CS Bayesian Learning1 Bayesian Learning. CS Bayesian Learning2 States, causes, hypotheses. Observations, effect, data. We need to reconcile.
PSY 307 – Statistics for the Behavioral Sciences
Lecture 9: p-value functions and intro to Bayesian thinking Matthew Fox Advanced Epidemiology.
COURSE: JUST 3900 INTRODUCTORY STATISTICS FOR CRIMINAL JUSTICE Instructor: Dr. John J. Kerbs, Associate Professor Joint Ph.D. in Social Work and Sociology.
Chapter 13 – 1 Chapter 12: Testing Hypotheses Overview Research and null hypotheses One and two-tailed tests Errors Testing the difference between two.
1 Bayesian methods for parameter estimation and data assimilation with crop models Part 2: Likelihood function and prior distribution David Makowski and.
Basic Statistics. Basics Of Measurement Sampling Distribution of the Mean: The set of all possible means of samples of a given size taken from a population.
T-test Mechanics. Z-score If we know the population mean and standard deviation, for any value of X we can compute a z-score Z-score tells us how far.
Using the Margins Command to Estimate and Interpret Adjusted Predictions and Marginal Effects Richard Williams
Bootstrapping (And other statistical trickery). Reminder Of What We Do In Statistics Null Hypothesis Statistical Test Logic – Assume that the “no effect”
PSY2004 Research Methods PSY2005 Applied Research Methods Week Eleven Stephen Nunn.
Inferential Statistics 2 Maarten Buis January 11, 2006.
Conducting a User Study Human-Computer Interaction.
Introduction Osborn.

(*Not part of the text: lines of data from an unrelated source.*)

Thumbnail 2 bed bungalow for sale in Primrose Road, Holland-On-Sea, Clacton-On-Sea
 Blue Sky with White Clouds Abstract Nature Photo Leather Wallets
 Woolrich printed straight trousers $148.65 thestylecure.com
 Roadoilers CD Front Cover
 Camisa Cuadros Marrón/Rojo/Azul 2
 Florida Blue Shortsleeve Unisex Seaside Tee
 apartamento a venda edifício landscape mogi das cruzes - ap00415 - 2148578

Daubert is a benchmark!!!: Daubert (1993)- Judges are the “gatekeepers” of scientific evidence. Must determine if the science is.
Adapted from: Wulff HR, Andersen B, Brandenhoff P, Guttler F (1987): What do doctors know about statistics? Statistics in Medicine 6:3-10 Suppose we conduct.
Statistical Power The power of a test is the probability of detecting a difference or relationship if such a difference or relationship really exists.
2 Accuracy and Precision Accuracy How close a measurement is to the actual or “true value” high accuracy true value low accuracy true value 3.
Section 10.1 Confidence Intervals
Human-Computer Interaction. Overview What is a study? Empirically testing a hypothesis Evaluate interfaces Why run a study? Determine ‘truth’ Evaluate.
Correlation Assume you have two measurements, x and y, on a set of objects, and would like to know if x and y are related. If they are directly related,
ICCS 2009 IDB Workshop, 18 th February 2010, Madrid 1 Training Workshop on the ICCS 2009 database Weighting and Variance Estimation picture.
 Descriptive Methods ◦ Observation ◦ Survey Research  Experimental Methods ◦ Independent Groups Designs ◦ Repeated Measures Designs ◦ Complex Designs.
Review I A student researcher obtains a random sample of UMD students and finds that 55% report using an illegally obtained stimulant to study in the past.
- 1 - Overall procedure of validation Calibration Validation Figure 12.4 Validation, calibration, and prediction (Oberkampf and Barone, 2004 ). Model accuracy.
Inferential Statistics Introduction. If both variables are categorical, build tables... Convention: Each value of the independent (causal) variable has.
Confidence Intervals & Effect Size. Outline of Today’s Discussion 1.Confidence Intervals 2.Effect Size 3.Thoughts on Independent Group Designs.
Objective Evaluation of Intelligent Medical Systems using a Bayesian Approach to Analysis of ROC Curves Julian Tilbury Peter Van Eetvelt John Curnow Emmanuel.
Essential Statistics Chapter 171 Two-Sample Problems.
The Idea of the Statistical Test. A statistical test evaluates the "fit" of a hypothesis to a sample.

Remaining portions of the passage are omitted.